> _PROVIDED PASSAGE_
+++++

Present Perfect is a conjugation in English that combines present and past.

When do you use Present perfect? When you want to describe something that  happened in the past but HAS A CONSEQUENCE in your present.

This action started in the past, continues in the present and MAY continue in the Future

MAY – possibility – it is possible.

One Important aspect of present perfect is that I NEVER mention a specific time, a fixed time that is over. For example, yesterday, last week. NEVER. I cannot do that.

If your phrase happened in the past, but has some kind of connection with the present moment and you DON’T NEED TO METION A SPECIFIC finished TIME, then you can and should use present perfect.  The action is in the past, but it is connected with my present.



You will need HAVE or HAS. In this case, the words have/has are used as AUXILIARY VERBS, THEY ARE NOT VERBS INDICATING POSSESSION ANYMORE.

+++++

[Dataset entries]
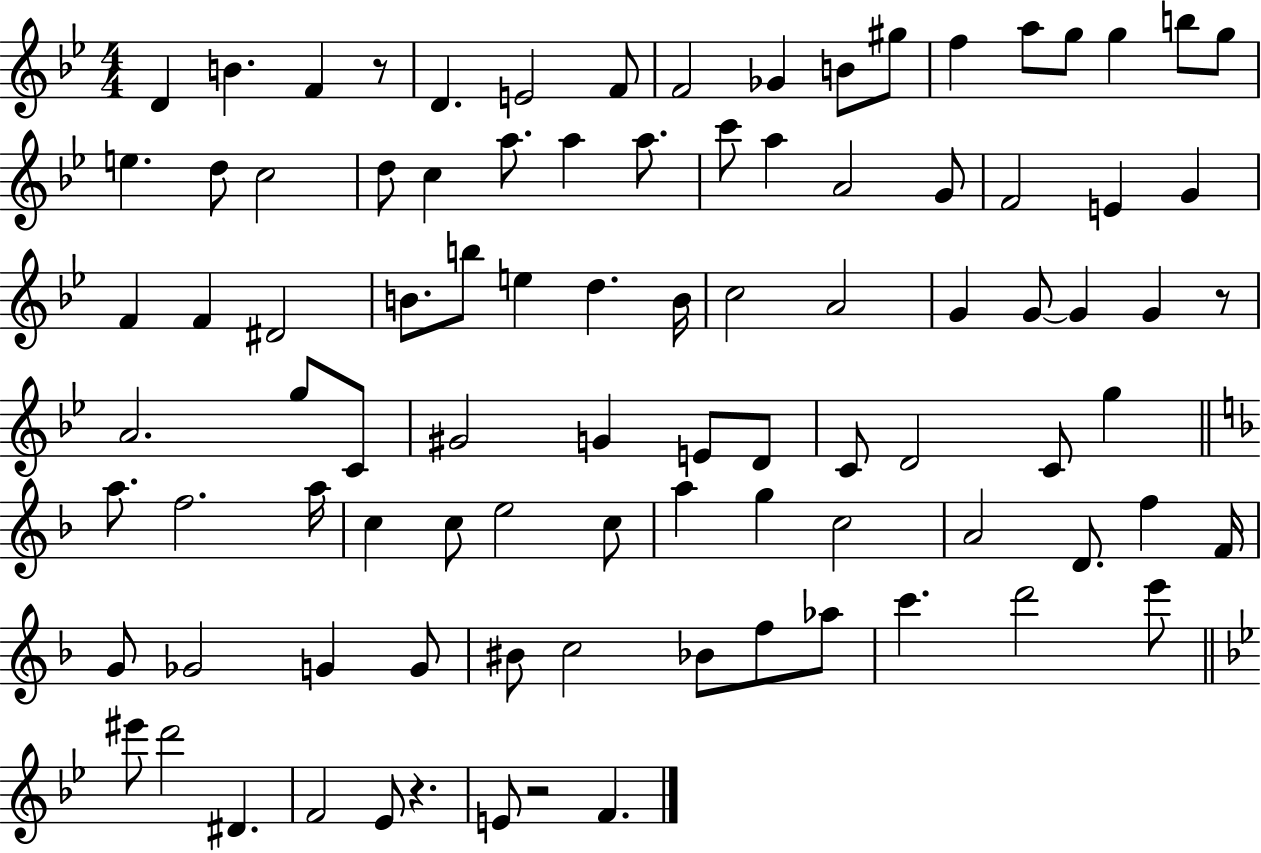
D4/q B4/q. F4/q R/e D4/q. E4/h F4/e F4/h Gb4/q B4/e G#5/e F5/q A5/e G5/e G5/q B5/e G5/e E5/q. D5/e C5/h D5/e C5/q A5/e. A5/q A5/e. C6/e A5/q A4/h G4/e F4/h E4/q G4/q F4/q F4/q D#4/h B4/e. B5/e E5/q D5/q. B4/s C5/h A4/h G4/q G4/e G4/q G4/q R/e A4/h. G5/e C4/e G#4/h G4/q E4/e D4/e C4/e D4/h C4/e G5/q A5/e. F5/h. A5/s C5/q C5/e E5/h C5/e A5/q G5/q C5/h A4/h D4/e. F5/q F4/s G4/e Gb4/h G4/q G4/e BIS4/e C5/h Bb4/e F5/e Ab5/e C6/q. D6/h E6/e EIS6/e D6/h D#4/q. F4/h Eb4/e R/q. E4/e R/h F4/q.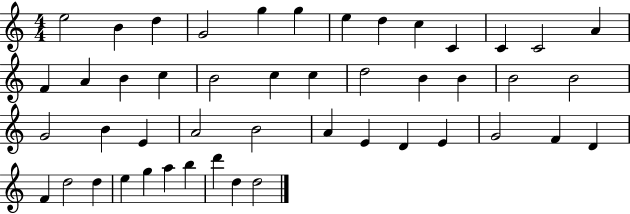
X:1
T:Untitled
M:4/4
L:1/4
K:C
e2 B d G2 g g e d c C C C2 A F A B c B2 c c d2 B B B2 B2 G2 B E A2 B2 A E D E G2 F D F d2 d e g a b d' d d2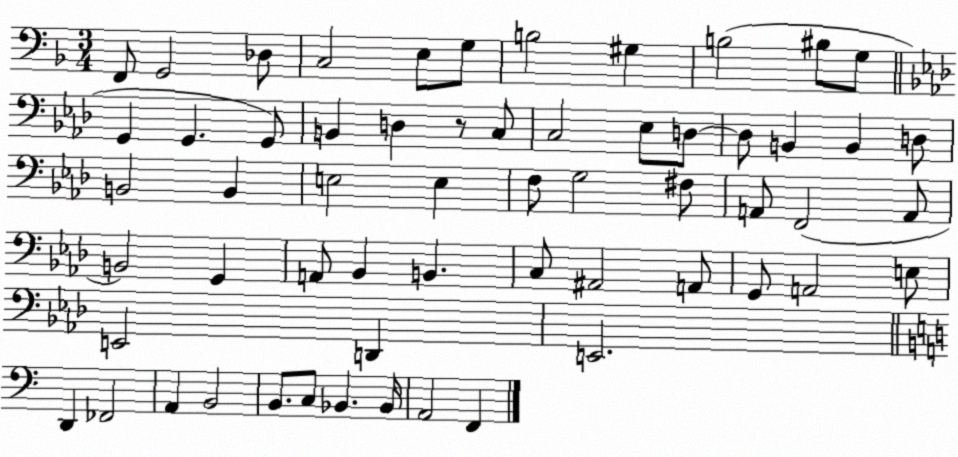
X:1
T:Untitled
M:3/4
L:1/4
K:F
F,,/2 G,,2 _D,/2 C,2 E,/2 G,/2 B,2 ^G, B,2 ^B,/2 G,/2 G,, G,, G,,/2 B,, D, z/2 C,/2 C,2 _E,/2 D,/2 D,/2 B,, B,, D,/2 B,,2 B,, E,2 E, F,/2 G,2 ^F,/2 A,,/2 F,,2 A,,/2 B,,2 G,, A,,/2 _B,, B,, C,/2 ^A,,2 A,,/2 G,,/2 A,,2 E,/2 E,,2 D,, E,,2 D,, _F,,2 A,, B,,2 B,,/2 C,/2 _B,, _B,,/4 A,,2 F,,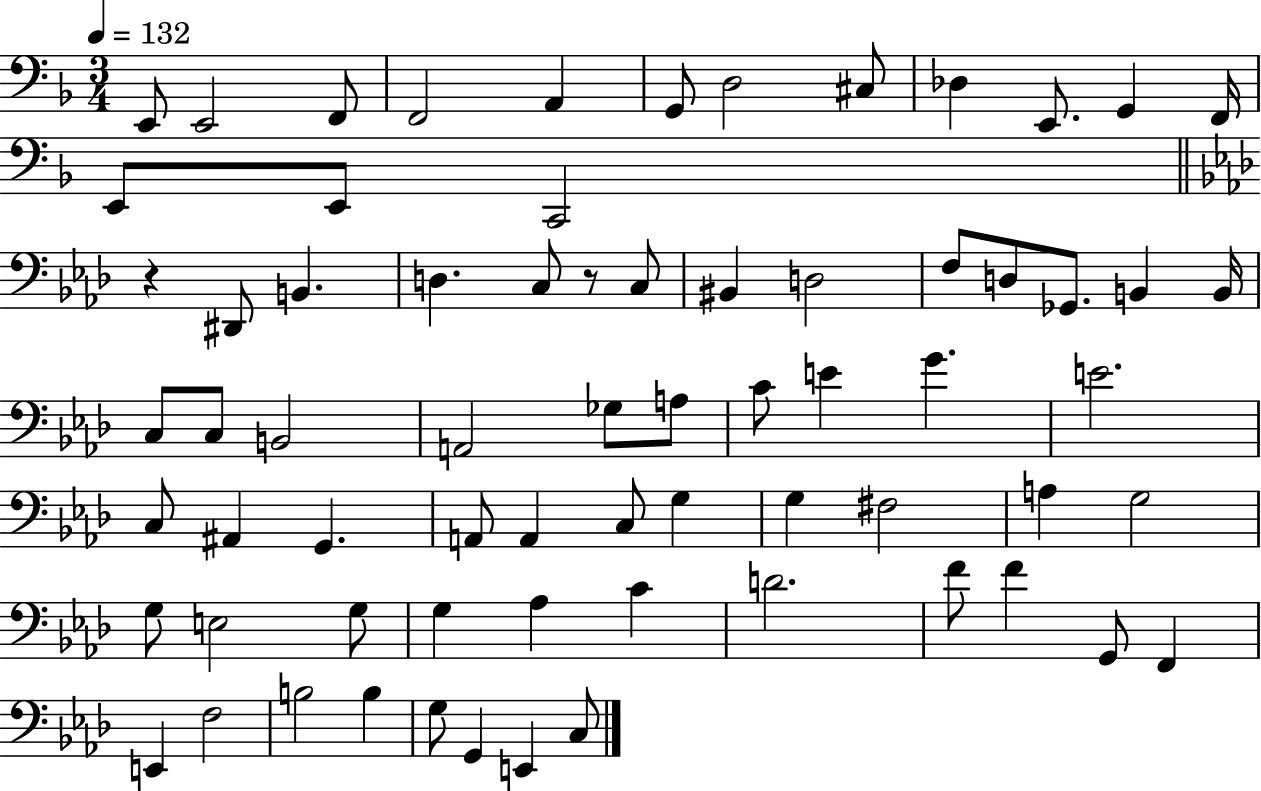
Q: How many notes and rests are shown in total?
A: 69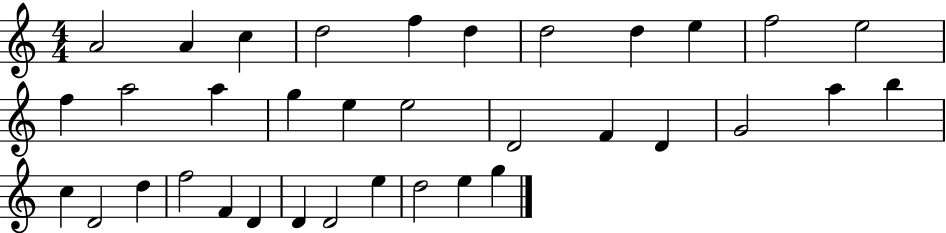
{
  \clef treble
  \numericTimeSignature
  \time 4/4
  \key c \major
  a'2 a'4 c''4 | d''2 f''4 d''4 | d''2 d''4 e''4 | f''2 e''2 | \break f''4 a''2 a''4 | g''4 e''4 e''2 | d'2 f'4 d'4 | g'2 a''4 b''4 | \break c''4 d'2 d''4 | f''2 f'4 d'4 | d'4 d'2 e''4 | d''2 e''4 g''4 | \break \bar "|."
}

+++++

> _THE EXERCISE_
Continue the lesson on the present perfect from where it stops.

> _WRITTEN ANSWER_
What’s the difference between have & has? The pronouns you are going to use them with. Look at the chart below

After you use the pronoun/subject + have/has, you will need a VERB. This verb with have a different conjugation form. You will now use the PAST PARTICIPLE FORM. Regular verbs will maintain the same past conjugation

Irregular verbs may change completely



To make negative sentences with Present perfect you will need to add the word NOT next to have or has

Have not

Has not

You can contract them

Haven’t  & hasn’t


You can also ask Yes/NO questions with present perfect. You just need to invert the position between the auxiliary have/has and the subject

You can also ask WH question words, what, where, when, who, what, etc. But we are going to study that in another lesson.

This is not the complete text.